Rewrite the mainframe application, you say? Well, software on mainframes can be very old. I've seen software on mainframes that was over 30 years old, written in COBOL. Often, those applications work just fine and companies don't want to risk rewriting parts because it might break some code that had been working for over 30 years! Don't fix things if they're not broken, please. Of course, additional code could be written but it takes a long time for mainframe code to be used in a production environment. And experienced mainframe developers are hard to find.
I myself had to use screen scraping too in a software project. This was a scheduling application which had to capture the output to the console of every child process it started. It's the simplest form of screen scraping, actually, and many people don't even realize that if you redirect the output of one application to the input of another, that it's still a kind of screen scraping. :)
Basically, screen scraping allows you to connect one (web) application with another one. It's often a quick solution, used when other solutions would cost too much time. Everyone hates it, but the amount of time it saves still makes it very efficient.
Let's say you wanted to get scores from a popular sports site that did not offer the information available with an XML feed or API.
For one project we found a (cheap) commercial vendor that offered translation services for a specific file format. The vendor didn't offer an API (it was, after all, a cheap vendor) and instead had a web form to upload and download from.
With hundreds of files a day the only way to do this was to use WWW::Mechanize in Perl, screen scrape the way through the login and upload boxes, submit the file, and save the returned file. It's ugly and definitely fragile (if the vendor changes the site in the least it could break the app) but it works.
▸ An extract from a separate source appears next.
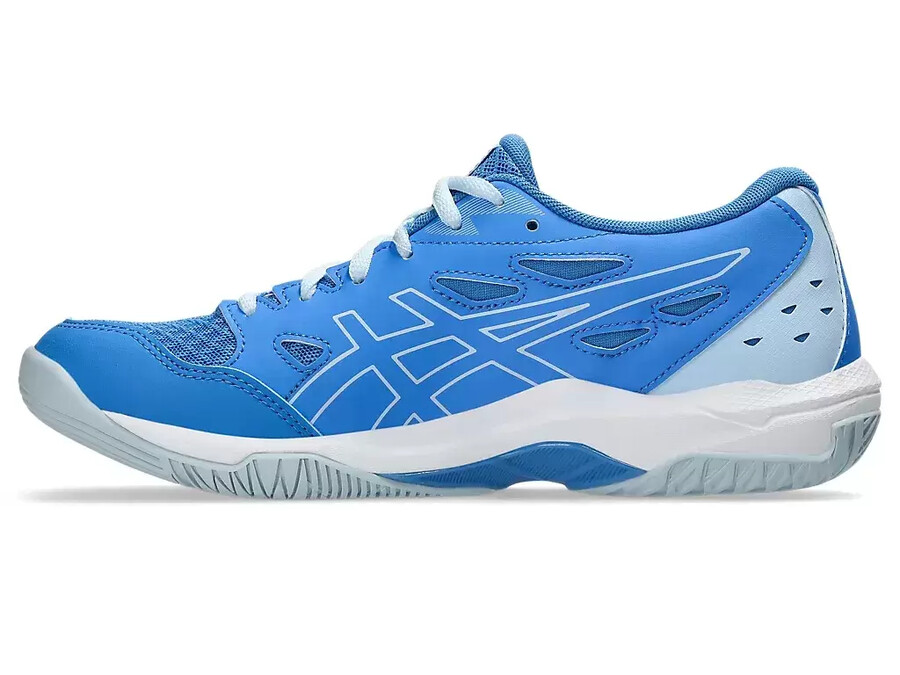 gel-rocket 11 strassengetestet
It's been working now for over a year.
One example from my experience.
I needed a list of major cities throughout the world with their latitude and longitude for an iPhone app I was building. The app would use that data along with the geolocation feature on the iPhone to show which major city each user of the app was closest to (so as not to show exact location), and plot them on a 3D globe of the earth.
I couldn't find an appropriate list in XML/Excel/CSV type format anywhere easily, but I did find this wikipedia page with (roughly) the info I needed. So I wrote up a quick script to scrape that page and load the data into a database.
Any time you need a computer to read the data on a website. Screen scraping is useful in exactly the same instances that any website API is useful. Some websites, however, don't have the resources to create an API themselves; screen scraping is the developer's way around that.
For instance, in the earlier days of Stack Overflow, someone built a tool to track changes to your reputation over time, before Stack Overflow itself provided that feature. The only way to do that, since Stack Overflow has no API, was to screen scrape.
The obvious case is when a webservice doesn't offer reverse search. You can implement that reverse search over the same data set, but it requires scraping the entire dataset.
This may be fair use if the reverse search also requires significant pre-processing, e.g. because you need to support partial matching. The data source may not have the technical skills or computing resources to provide the reverse search option.
I use screen scraping daily, I run some eCommerce sites and have screen-scraping scripts running daily to gather product lists automatically from my suppliers wholesale sites. This allows me to have upto date information on all the products available to me from several suppliers and allows me to flag non-economical margins due to price changes.